Overshadowed and undervalued by her male contemporaries, Höch’s genius took time to be noticed. Brian Dillon, in his Guardian review of Höch’s 2014 exhibition at London’s Whitechapel Gallery, wrote that in 1965 Hans Richter called her “a good girl,” one with a “slightly nun-like grace.” In his review for the Telegraph, Mark Hudson recounts Richter’s statement on Höch’s contribution to the movement: “sandwiches, beer and coffee she managed somehow to conjure up despite the shortage of money.”
The veiled misogyny extended to those whom she considered friends: artists George Grosz and John Heartfield disapproved of her inclusion in the Dada Fair in 1920.
Yet her captivating collages spoke volumes about changing gender roles in the early decades of the last century and the media’s response to this “New Woman.” Höch developed her technique of photomontage with then-partner Raoul Hausmann, constructing compositions out of layers of found images and text in uninhibited Dada fashion. Her pieces critiqued society’s attitudes toward women, as well as clichéd representations of femininity.

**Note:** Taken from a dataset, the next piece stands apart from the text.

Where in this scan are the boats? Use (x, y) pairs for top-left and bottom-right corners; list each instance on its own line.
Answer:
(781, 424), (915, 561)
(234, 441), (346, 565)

On what would be her 126th birthday, we celebrate a woman who defied all that opposed her allowance into the canon of great Modern artists. See below for quotes from the artist as she speaks about the difficulties of making work as a woman, embroidery as an art form, and evading the Nazis as a “cultural Bolshevist.”
On self-actualization:
“I wish to blur the firm boundaries which we self-certain people tend to delineate around all we can achieve,” Höch is quoted as stating in Dietmar Elger’s book, Dadaism.
In a Thought Catalog essay, Nicole Rudnick explains that Höch “rejected adult-world conformity in favor of youthful nonsense offered a means of circumventing the strict and serious rules that govern thought, language, and meaning” as the only female member of the Berlin Dadaists.

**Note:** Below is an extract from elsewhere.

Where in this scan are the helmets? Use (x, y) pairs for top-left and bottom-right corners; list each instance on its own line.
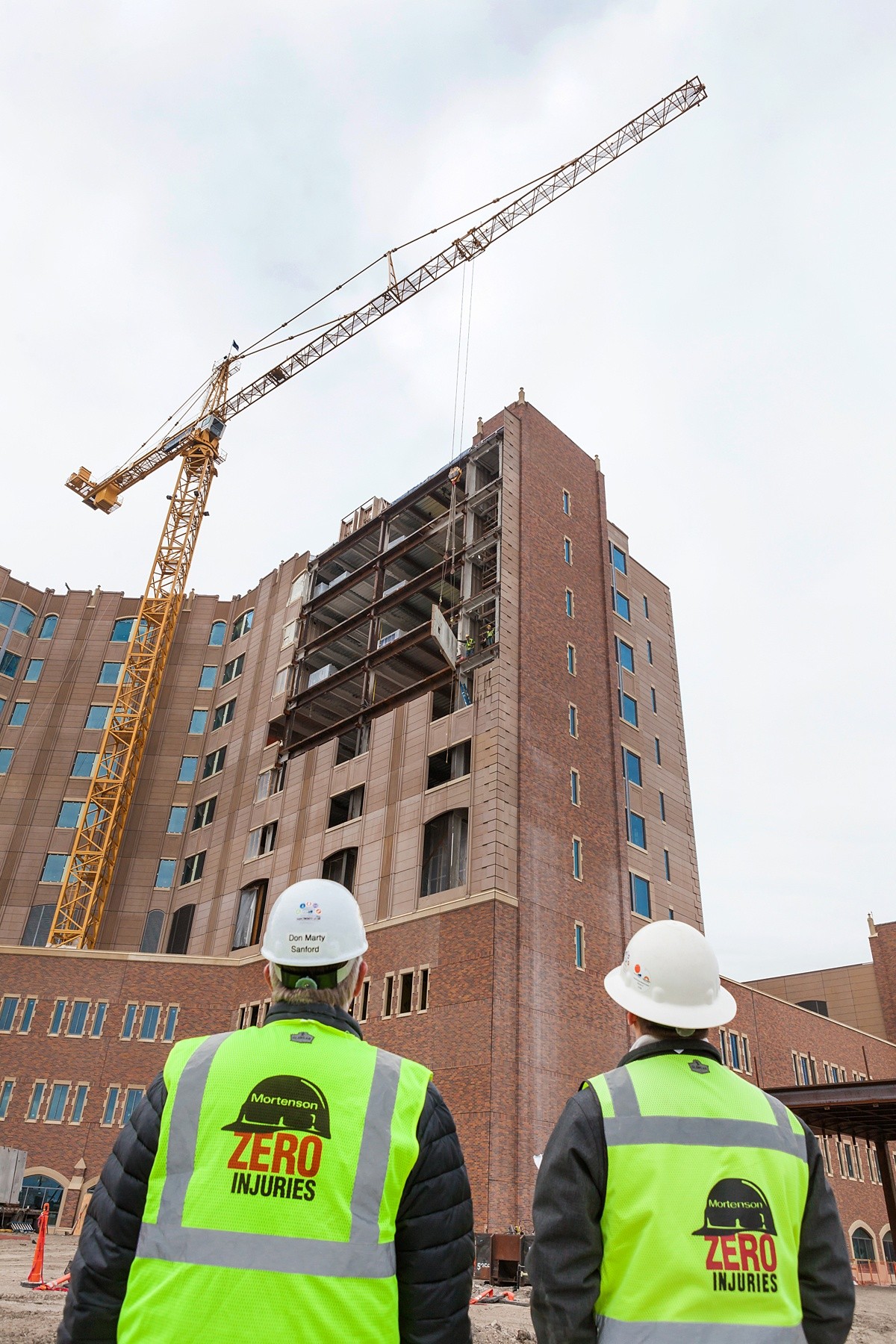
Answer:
(603, 920), (737, 1029)
(261, 878), (369, 967)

On misogyny in the art world:
“They continued for a long time to look on us women artists as charming and gifted amateurs, denying us any real professional status. Thirty years ago it wasn’t easy for a woman to impose herself as a modern artist in Germany,” she wrote.

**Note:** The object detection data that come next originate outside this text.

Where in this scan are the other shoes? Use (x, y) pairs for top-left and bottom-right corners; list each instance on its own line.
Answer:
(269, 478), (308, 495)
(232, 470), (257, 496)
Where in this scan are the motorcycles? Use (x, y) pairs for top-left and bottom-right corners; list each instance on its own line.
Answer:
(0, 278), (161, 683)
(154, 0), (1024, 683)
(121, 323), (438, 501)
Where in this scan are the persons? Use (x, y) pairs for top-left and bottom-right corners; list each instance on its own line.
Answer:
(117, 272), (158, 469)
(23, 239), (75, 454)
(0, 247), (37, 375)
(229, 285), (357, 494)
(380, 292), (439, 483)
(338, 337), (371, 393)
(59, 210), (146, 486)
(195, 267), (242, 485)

Some of Höch male contemporaries saw her as an inferior artist. She endured by proceeding to make work and exhibiting, despite their sharp and petty criticisms.
On the textile arts:
Trained at the Berlin School of Applied Arts, Höch learned techniques of embroidery and appliquè which she used in her photomontages. An excerpt of her “polemic on the potential of embroidery” includes this provocative quote about its relationship to culture was published in a 2014 issue of Selvedge.
“Embroidery is very closely related to painting. It is constantly changing, with every new style each epoch brings. It is an art and ought to be treated like one, even if thousands upon thousands of sweet female hands—displaying scant skill, no taste or color sense, and not a hint of inspiration—mis’handle quantities of good materials as foolishly as possible and call the results ’embroidery.'”
On stroking the male ego:
“Poor Raoul,” said Höch. “He needed constant encouragement to carry out his ideas and achieve anything at all lasting. If I hadn’t devoted so much of my time to looking after him I might have achieved more myself.”
On hiding from the Nazis:
“I had to disappear as completely as if I lived underground,” Höch wrote in her diary. After the Nazis labeled her a maker of “degenerate art,” Höch was forced to live under their radar in Berlin. After the city is liberated, she writes, “In my soul there is a calmness, such as I haven’t felt for many years.”